SWITZERLAND – dsm-firmenich, a global leader in sustainable animal feed solutions, has finalised the sale of its Animal Nutrition & Health (ANH) division to CVC Capital Partners, marking a decisive step in its transformation into a consumer‑focused powerhouse.
The transaction, valued at €2.2 billion (approximately US$2.38 billion) including an earnout of up to €0.5 billion (approximately US$0.54 billion), follows last year’s €1.5 billion (approximately US$1.62 billion) divestment of feed enzymes activities to Novonesis.
Together, the deals represent a total enterprise value of €3.7 billion (approximately US$4 billion) and complete the company’s strategic withdrawal from industrial animal nutrition.
The ANH business, which generated €3.5 billion (approximately US$3.78 billion) in net sales in 2025 and employed 8,000 people, has long been a global leader in science‑based solutions for livestock and pet nutrition.
Its portfolio spans vitamins, premixes, carotenoids, aroma ingredients, and feed additives designed to improve animal health, performance, and sustainability.
Under CVC’s ownership, ANH will be split into two standalone companies based in Kaiseraugst, Switzerland.
The “Solutions Company,” focusing on performance solutions, premixes, and precision services, and the “Essential Products Company,” covering vitamins, carotenoids, and aroma ingredients.
dsm‑firmenich will retain a 20% equity stake in both entities, having entered into a long‑term supply agreement to ensure continuity of supply for vitamins for human and pet food applications.
The company expects to receive about €1.2 billion (approximately US$1.3 billion) after closing, including €0.6 billion (approximately US$0.65 billion) in net cash proceeds, €0.5 billion (approximately US$0.54 billion) in debt and liability transfers, and €0.1 billion (approximately US$0.11 billion) in a vendor loan note.
dsm will also provide the Essential Products Company with a loan facility of up to €450 million (approximately US$486 million) and, if required, additional liquidity support of €115 million (approximately US$124 million).
By shedding its industrial animal nutrition operations, dsm is positioning itself as a pure‑play leader in human nutrition, health, and beauty.
Capital returns and shareholder commitments
Alongside its portfolio reshaping, dsm‑firmenich has announced plans to launch a new share repurchase program in Q1 2026.
The initiative will see the company buy back ordinary shares worth €0.5 billion (approximately US$0.64 billion), reducing its issued capital and signalling confidence in its long‑term strategy.
Management has also reaffirmed its commitment to consistent shareholder returns through a “stable to preferably rising” dividend policy.

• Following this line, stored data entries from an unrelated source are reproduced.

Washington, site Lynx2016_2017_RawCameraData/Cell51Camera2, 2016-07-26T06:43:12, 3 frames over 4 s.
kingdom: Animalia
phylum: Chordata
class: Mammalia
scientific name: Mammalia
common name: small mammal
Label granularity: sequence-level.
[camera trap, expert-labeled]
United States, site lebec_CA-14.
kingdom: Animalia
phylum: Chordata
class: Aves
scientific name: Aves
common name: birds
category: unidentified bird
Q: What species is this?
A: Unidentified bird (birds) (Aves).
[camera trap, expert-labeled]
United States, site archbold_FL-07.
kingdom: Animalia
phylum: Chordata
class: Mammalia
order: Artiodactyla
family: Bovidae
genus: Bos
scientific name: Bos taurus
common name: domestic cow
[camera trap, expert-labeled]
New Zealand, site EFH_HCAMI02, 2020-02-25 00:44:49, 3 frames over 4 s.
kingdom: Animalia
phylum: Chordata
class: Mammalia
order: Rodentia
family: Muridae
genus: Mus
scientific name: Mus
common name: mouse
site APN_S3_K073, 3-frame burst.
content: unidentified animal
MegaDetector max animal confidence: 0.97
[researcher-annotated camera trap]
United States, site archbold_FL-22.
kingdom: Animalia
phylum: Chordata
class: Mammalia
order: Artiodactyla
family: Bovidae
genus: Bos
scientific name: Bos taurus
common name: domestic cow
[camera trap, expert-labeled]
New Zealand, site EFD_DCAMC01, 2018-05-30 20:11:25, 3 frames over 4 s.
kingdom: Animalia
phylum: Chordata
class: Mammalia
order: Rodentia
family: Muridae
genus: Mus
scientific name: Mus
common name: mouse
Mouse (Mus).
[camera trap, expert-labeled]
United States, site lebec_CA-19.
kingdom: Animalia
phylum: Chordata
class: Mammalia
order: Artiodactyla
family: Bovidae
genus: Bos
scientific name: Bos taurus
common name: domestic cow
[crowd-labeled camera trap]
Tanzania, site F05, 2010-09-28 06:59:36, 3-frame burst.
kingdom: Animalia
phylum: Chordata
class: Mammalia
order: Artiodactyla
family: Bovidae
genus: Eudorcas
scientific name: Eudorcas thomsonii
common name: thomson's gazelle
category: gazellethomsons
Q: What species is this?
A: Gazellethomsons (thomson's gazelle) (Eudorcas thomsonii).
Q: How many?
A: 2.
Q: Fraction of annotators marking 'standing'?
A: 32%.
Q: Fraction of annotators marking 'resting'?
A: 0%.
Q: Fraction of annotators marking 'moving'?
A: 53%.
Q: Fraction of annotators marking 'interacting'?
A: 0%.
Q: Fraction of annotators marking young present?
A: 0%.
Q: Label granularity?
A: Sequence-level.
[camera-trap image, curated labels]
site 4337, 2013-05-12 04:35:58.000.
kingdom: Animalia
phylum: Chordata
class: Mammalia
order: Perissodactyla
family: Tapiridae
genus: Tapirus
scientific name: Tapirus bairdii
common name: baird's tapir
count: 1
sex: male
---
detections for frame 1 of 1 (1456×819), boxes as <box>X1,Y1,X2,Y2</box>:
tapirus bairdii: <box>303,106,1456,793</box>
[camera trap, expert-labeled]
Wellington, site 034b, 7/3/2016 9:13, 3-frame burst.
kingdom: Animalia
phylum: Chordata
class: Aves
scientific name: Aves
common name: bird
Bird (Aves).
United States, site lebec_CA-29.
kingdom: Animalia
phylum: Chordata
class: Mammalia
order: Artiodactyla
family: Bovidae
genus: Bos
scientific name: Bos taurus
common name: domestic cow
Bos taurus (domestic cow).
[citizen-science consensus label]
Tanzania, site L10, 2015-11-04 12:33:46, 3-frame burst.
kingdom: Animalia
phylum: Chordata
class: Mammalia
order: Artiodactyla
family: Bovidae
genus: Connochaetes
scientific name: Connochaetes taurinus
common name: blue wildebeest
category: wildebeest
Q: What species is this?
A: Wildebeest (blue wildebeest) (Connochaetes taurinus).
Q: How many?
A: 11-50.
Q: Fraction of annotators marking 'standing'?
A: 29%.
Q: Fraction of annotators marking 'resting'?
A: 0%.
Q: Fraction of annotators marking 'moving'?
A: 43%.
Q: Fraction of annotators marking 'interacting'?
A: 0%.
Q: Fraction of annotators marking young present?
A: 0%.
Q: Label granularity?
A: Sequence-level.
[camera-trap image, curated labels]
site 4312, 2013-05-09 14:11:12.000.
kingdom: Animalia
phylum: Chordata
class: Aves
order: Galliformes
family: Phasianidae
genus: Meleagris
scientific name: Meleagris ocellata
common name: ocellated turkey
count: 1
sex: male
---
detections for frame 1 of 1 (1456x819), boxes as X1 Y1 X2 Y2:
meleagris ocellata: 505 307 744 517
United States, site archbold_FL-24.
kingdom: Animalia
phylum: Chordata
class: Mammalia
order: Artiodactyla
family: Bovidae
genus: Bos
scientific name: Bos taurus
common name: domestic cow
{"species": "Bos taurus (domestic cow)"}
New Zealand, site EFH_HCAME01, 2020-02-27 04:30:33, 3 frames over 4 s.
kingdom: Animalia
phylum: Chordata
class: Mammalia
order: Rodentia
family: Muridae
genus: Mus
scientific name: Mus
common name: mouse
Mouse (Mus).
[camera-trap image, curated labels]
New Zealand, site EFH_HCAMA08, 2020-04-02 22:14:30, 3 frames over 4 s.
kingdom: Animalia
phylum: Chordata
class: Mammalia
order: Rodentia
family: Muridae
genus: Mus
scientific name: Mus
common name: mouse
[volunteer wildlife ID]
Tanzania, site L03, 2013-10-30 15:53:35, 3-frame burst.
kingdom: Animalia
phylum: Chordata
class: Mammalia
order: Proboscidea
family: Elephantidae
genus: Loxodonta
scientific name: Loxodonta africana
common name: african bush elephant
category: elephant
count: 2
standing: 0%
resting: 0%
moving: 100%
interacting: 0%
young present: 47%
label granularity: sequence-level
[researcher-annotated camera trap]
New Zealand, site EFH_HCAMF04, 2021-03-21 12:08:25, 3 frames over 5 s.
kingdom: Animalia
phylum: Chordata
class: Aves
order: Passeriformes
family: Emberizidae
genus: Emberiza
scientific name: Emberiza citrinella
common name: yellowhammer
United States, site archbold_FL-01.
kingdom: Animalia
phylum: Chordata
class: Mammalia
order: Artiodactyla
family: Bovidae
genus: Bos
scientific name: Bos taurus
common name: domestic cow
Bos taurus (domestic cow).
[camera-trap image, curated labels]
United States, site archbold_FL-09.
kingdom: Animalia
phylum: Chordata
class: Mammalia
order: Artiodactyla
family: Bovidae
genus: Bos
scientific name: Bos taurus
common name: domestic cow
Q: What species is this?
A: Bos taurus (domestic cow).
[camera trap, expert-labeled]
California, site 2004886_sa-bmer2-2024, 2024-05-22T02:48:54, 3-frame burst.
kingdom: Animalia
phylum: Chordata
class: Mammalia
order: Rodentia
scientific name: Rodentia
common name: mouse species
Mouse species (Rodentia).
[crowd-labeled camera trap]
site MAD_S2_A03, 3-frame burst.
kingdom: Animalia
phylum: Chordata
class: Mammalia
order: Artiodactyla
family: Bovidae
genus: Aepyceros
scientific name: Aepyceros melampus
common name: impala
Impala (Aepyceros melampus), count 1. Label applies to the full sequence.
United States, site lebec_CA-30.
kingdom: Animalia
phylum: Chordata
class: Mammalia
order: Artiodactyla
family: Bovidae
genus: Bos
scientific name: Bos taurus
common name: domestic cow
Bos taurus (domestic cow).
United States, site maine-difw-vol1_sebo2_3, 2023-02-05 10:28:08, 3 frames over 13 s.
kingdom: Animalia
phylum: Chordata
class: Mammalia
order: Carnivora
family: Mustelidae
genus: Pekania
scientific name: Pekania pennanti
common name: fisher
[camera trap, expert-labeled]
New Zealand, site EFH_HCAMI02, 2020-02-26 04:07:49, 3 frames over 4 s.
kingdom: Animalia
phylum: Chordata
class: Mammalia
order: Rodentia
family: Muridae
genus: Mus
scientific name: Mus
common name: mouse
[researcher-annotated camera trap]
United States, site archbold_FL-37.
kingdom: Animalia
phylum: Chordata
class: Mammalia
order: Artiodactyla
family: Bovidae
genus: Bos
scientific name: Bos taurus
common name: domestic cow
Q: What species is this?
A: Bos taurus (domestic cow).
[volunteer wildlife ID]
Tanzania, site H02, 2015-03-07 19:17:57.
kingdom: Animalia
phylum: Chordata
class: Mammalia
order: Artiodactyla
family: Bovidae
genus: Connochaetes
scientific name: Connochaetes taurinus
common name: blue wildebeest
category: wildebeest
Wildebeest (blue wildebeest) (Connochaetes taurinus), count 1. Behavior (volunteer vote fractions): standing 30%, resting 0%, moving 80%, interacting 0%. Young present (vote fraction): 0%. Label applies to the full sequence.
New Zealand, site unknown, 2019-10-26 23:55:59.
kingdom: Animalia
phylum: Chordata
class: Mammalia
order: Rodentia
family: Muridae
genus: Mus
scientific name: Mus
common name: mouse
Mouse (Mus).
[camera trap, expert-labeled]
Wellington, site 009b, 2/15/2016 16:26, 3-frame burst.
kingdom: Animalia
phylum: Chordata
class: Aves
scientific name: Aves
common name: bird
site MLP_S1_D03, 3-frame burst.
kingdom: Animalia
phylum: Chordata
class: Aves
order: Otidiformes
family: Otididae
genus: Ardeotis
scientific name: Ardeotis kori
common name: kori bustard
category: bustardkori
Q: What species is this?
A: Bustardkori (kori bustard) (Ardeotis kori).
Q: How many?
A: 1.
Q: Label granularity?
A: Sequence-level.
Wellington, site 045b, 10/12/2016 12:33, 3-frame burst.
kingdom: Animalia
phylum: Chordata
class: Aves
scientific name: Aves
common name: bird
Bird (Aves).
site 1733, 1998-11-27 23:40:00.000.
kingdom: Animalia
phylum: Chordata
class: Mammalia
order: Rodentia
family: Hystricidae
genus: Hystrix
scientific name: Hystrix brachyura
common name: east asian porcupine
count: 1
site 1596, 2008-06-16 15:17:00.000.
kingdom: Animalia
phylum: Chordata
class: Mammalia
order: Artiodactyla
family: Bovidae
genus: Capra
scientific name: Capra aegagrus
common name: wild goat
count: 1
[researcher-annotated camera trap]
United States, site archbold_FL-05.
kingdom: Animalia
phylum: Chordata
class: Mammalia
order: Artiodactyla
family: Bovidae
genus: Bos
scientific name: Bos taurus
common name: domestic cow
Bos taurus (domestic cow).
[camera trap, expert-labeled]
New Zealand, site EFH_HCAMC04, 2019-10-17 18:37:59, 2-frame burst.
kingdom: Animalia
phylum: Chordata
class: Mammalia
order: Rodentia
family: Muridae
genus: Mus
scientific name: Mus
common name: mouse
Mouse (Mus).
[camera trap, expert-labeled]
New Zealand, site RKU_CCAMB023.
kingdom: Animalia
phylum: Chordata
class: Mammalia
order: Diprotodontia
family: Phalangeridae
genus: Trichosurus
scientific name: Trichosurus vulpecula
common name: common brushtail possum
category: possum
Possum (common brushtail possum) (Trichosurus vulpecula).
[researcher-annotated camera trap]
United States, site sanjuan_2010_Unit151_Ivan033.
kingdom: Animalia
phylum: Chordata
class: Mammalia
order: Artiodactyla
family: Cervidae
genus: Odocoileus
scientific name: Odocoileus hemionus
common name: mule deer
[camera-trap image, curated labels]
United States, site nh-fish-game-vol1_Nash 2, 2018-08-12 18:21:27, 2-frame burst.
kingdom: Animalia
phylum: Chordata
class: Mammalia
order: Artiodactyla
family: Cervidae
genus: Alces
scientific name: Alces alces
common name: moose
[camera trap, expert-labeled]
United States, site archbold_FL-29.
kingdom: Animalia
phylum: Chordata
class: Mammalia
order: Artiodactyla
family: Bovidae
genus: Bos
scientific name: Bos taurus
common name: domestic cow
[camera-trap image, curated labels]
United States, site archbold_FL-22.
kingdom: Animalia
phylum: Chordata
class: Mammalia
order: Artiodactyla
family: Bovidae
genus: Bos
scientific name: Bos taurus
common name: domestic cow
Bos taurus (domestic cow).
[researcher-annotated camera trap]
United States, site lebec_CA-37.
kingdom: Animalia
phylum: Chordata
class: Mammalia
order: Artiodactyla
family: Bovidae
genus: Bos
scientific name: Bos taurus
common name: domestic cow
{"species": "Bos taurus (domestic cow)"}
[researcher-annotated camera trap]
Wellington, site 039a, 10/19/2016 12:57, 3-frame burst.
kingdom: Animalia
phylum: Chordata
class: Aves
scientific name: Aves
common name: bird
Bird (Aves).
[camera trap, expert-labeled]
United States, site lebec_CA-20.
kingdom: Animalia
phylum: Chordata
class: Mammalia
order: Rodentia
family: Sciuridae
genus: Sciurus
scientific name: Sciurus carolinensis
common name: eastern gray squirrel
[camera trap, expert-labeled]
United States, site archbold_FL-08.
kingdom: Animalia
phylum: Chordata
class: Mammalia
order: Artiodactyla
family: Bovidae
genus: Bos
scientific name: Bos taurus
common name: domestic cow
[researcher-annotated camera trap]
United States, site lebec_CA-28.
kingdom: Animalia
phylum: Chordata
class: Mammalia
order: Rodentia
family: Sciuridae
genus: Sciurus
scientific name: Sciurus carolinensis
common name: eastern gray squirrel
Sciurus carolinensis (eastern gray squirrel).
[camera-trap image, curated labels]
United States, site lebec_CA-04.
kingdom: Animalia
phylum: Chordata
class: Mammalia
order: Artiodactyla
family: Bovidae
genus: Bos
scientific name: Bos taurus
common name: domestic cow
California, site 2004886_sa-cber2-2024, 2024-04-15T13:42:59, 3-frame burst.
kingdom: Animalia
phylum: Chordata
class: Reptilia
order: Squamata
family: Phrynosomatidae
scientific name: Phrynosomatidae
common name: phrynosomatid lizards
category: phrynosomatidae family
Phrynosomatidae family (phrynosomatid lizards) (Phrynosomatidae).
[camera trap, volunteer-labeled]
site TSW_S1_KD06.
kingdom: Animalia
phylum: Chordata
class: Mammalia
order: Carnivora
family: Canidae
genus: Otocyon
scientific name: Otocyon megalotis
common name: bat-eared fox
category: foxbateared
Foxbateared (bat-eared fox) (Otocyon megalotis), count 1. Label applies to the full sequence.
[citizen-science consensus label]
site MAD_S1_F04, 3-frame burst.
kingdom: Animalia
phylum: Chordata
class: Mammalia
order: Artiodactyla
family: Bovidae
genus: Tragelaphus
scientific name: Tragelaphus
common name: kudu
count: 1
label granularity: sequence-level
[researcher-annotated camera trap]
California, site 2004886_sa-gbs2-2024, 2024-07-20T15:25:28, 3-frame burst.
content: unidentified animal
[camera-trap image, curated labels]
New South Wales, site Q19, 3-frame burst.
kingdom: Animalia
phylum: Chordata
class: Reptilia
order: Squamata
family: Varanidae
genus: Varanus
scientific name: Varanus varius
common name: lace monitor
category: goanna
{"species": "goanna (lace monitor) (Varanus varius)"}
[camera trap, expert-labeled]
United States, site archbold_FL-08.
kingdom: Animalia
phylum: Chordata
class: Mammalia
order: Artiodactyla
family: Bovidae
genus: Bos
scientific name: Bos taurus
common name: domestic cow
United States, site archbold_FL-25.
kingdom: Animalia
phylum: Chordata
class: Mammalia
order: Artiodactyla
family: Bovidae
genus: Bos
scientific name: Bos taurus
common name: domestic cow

Under this framework, the company aims to maintain a dividend of €2.50 (approximately US$2.7) per ordinary share, with progressive increases over time, reflecting its focus on sustainable value creation
“This transaction represents a unique opportunity to create two new leading companies in the animal nutrition & health space… Both businesses offer significant potential for value creation.” Steven Buyse, Managing Partner at CVC
The broader implication is that dsm‑firmenich is aligning with global consumer trends that favour wellness, sustainability, and personalised nutrition.